Instructions for the task>
Reproduce the data word for word, starting at its first line and ending at the line that contains "371V327L311 289L273 256H251L202", with both of those lines included.

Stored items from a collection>
-.-.-

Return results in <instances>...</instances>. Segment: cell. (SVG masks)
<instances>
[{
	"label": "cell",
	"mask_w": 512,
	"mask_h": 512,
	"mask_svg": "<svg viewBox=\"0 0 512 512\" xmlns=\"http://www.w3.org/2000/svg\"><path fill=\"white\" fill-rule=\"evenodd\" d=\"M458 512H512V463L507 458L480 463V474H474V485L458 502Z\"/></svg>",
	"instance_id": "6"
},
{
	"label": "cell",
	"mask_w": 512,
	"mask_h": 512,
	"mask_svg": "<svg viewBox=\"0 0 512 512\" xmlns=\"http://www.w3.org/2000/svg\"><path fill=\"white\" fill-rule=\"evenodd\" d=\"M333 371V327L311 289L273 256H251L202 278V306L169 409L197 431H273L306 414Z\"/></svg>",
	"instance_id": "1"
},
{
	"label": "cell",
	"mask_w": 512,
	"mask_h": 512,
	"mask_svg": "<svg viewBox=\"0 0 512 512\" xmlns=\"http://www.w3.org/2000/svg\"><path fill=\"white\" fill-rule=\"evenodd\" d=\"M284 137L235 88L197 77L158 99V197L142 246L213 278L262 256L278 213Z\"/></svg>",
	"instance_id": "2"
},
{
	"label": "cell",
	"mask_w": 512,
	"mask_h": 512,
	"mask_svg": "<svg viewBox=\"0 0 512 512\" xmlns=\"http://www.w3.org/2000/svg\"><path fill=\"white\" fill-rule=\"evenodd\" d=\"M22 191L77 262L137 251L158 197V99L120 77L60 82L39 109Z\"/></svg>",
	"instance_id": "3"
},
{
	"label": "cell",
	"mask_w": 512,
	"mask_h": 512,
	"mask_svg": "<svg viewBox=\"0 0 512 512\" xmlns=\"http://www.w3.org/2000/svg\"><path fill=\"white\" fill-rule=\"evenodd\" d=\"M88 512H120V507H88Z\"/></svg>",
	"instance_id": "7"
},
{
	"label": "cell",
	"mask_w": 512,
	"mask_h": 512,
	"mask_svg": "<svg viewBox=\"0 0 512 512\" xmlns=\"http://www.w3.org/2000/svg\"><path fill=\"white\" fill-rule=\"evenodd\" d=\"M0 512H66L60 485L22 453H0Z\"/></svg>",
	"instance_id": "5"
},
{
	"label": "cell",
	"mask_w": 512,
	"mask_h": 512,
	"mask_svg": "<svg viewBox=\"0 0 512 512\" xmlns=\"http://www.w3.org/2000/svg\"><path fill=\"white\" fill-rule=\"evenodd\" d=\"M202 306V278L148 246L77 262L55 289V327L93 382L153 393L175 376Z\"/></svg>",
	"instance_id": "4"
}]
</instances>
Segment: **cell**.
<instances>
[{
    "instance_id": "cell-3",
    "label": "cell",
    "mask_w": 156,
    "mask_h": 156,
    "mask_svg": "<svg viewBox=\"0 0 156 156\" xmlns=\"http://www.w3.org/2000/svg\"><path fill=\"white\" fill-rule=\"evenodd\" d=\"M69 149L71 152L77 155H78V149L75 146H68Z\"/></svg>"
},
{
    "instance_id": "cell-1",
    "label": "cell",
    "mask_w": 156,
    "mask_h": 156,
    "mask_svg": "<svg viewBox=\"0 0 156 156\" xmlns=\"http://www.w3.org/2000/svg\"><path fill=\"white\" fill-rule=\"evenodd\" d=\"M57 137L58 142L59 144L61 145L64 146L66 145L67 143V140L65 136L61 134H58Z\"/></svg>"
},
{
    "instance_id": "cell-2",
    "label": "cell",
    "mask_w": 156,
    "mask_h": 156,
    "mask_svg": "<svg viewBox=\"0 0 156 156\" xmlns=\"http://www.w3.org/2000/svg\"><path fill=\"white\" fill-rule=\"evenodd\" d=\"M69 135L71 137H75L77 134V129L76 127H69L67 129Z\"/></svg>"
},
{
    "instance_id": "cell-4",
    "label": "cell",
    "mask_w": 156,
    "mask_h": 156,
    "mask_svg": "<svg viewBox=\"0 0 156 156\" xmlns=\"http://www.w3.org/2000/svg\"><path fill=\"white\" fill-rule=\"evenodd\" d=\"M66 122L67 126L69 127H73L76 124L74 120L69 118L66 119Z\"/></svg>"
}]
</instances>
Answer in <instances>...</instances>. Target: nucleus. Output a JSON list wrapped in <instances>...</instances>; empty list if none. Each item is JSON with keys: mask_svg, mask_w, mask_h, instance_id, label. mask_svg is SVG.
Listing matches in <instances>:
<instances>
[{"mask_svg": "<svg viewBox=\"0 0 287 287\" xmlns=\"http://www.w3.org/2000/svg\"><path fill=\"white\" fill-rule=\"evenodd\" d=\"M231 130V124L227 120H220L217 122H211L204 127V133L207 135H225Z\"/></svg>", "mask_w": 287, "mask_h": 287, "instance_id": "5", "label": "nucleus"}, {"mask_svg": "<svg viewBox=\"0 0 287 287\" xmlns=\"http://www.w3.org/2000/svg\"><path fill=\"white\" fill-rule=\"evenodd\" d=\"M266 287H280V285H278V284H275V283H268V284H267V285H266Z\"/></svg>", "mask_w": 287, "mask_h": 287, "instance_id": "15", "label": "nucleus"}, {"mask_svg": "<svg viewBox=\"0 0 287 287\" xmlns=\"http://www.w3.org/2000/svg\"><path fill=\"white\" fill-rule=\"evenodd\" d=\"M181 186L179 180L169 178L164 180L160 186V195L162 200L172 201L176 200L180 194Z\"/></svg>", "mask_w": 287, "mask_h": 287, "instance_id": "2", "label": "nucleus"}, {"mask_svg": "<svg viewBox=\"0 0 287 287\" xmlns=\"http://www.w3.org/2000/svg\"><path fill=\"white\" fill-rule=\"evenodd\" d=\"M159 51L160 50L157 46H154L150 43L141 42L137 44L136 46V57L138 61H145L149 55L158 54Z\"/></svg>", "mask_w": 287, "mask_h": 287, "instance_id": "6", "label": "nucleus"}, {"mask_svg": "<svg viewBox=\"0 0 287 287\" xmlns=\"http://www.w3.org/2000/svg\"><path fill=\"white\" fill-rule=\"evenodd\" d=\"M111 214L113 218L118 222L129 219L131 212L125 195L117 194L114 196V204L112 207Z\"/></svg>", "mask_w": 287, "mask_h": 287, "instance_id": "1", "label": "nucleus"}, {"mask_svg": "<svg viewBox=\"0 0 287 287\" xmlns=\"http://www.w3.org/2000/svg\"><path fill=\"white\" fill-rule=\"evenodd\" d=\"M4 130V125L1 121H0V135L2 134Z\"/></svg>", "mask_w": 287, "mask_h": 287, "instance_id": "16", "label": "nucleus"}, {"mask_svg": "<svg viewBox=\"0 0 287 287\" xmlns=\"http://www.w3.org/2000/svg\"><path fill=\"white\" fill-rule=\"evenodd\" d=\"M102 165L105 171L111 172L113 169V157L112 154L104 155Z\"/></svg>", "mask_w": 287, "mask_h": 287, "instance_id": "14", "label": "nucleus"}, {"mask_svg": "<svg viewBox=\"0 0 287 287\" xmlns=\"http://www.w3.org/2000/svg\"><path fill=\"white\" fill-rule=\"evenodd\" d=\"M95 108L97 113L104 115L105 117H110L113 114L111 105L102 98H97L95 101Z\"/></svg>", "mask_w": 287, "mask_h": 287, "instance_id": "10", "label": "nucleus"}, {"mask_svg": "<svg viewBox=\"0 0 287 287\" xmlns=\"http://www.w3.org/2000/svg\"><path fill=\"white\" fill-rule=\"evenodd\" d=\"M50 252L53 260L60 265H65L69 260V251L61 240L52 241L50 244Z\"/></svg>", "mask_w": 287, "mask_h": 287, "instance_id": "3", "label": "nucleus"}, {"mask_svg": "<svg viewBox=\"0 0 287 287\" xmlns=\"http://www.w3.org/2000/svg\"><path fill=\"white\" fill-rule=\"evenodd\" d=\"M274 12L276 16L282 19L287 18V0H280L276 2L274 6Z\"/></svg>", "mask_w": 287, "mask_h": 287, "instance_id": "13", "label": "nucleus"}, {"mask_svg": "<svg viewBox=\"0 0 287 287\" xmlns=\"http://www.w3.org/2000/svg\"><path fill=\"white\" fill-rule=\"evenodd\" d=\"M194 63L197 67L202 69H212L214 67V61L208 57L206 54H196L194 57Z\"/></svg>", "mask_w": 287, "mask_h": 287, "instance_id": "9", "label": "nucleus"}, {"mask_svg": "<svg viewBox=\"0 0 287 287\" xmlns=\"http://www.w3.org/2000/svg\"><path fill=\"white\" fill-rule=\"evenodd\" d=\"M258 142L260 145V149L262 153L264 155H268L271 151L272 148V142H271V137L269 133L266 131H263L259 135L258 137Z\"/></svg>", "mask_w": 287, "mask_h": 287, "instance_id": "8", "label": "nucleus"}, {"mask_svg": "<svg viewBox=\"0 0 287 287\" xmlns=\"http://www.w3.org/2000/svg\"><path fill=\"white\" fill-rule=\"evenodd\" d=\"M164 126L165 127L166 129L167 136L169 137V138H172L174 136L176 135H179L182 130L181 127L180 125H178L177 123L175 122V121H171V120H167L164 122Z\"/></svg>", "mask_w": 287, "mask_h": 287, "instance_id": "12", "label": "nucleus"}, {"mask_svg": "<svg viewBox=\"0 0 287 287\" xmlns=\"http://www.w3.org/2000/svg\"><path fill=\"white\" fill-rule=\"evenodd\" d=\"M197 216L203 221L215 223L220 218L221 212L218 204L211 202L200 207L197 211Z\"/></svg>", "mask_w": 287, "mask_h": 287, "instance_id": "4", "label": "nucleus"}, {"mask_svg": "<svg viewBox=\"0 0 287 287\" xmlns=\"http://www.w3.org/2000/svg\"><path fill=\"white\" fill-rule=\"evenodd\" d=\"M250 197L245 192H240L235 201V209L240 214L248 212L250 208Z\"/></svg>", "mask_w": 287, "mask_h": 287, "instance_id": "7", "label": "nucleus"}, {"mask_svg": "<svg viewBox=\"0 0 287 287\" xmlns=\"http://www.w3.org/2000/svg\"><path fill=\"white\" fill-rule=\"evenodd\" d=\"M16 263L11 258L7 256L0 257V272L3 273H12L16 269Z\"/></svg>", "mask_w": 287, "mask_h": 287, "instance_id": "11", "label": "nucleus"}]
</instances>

-.-.-

Response to this task>
Return results in <instances>...</instances>. Segment: cell. (SVG masks)
<instances>
[{
	"label": "cell",
	"mask_w": 512,
	"mask_h": 512,
	"mask_svg": "<svg viewBox=\"0 0 512 512\" xmlns=\"http://www.w3.org/2000/svg\"><path fill=\"white\" fill-rule=\"evenodd\" d=\"M458 512H512V463L507 458L480 463V474H474V485L458 502Z\"/></svg>",
	"instance_id": "6"
},
{
	"label": "cell",
	"mask_w": 512,
	"mask_h": 512,
	"mask_svg": "<svg viewBox=\"0 0 512 512\" xmlns=\"http://www.w3.org/2000/svg\"><path fill=\"white\" fill-rule=\"evenodd\" d=\"M333 371V327L311 289L273 256H251L202 278V306L169 409L197 431H273L306 414Z\"/></svg>",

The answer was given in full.